▶ _Extract provided_:
○ ○ ○ ○ ○

DUNBAR: Yes, it certainly is. What appealed to me, first of all, was that I got some excellent scripts from Paul Matthew Thompson, whom I had known for years. I knew Paul was a really good writer, especially in this genre. And I was working with Jonathan Fisher again, who had been the producer on a series called Blood that I did for All3Media. Ridley was coming from a good place already. Then I started reading the scripts and thought the first episode was really good. I thought the denouement was great. The dynamic between the central characters was interesting. It’s not the normal [setup]. Here is a guy who’s retired and brought back in; therefore, he’s not operating under the same rules as everybody else. He’s a bit more off the wall. But he’s dealing with a lot of very serious stuff that happened in the past. He lost his wife and daughter in a horrible house fire. That is the theme that’s running through all four episodes. And it brilliantly comes together in episode four, where they tie everything up. Ridley was four 90-minute episodes—quite a lot. So, yes, it’s a big piece.

TV DRAMA: How did you step into the role, especially since you had previously played a cop, Superintendent Ted Hastings, in Line of Duty?
DUNBAR: I look at it sometimes from the outside in rather than the inside out. The inside-out stuff looks after itself because you’re saying to yourself, this is his past history. How will that affect his attitude, mood and feelings about the world? And how will he get dragged back into a world that the tragedy came out of? But from the outside in, it’s amazing what happens when you step out of uniform. I knew from just doing a few scenes in Line of Duty where I wasn’t in my cop uniform how transformative that was. I was confident that once I’d get into civvies, once I didn’t have to have a cop haircut, and I didn’t have to lean hard in my Northern Irish accent, as I did in Line of Duty, things would completely change quite rapidly. And that seems to be what has happened. The character is very distinctive, and he’s [outdoors]. My character in Line of Duty was an interior character. He was very rarely outside. I’m always on the hoof during this show, which is great. I thought all those elements would allow an audience to let me reinvent myself.

TV DRAMA: And you didn’t need to say, “catching bent coppers,” did you?
DUNBAR: No. [Laughs] He doesn’t do any of that stuff. He’s not a catchphrase guy, that’s for sure.

TV DRAMA: Ridley co-owns a jazz bar. You have musical skills. Did you bring those skills and your passion for music to the show?

○ ○ ○ ○ ○

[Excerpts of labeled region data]
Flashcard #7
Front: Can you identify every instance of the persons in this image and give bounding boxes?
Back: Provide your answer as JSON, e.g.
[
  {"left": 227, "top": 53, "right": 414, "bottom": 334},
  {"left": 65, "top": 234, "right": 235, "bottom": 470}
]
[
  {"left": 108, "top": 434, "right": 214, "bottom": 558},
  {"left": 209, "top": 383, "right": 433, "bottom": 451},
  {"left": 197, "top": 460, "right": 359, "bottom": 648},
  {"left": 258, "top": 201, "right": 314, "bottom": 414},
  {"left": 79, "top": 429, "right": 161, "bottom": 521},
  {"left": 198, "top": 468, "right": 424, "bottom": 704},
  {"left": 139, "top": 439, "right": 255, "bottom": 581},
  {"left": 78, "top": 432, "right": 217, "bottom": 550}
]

○ ○ ○ ○ ○

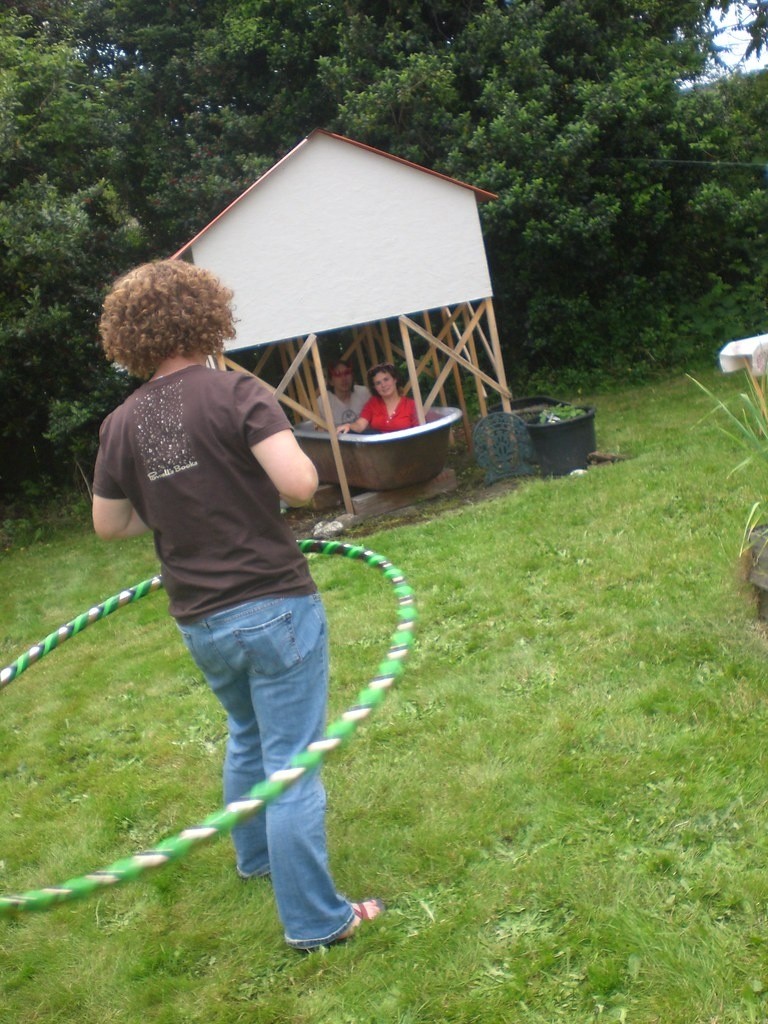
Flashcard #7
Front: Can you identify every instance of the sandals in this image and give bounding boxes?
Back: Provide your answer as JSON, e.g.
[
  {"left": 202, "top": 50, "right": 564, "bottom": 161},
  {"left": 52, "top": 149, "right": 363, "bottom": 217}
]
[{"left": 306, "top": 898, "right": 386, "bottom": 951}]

○ ○ ○ ○ ○

▶ _Written exercise A_: Rewrite the interview excerpt from "TV DRAMA: And" up to and including "that’s for sure.", putting "slogan" in place of "catchphrase".
▶ _Written exercise B_: Give the number of lines in the entries that contain the string "bounding", matching case exactly. Reply with the number only.

▶ _Reply A_:
TV DRAMA: And you didn’t need to say, “catching bent coppers,” did you?
DUNBAR: No. [Laughs] He doesn’t do any of that stuff. He’s not a slogan guy, that’s for sure.

▶ _Reply B_: 2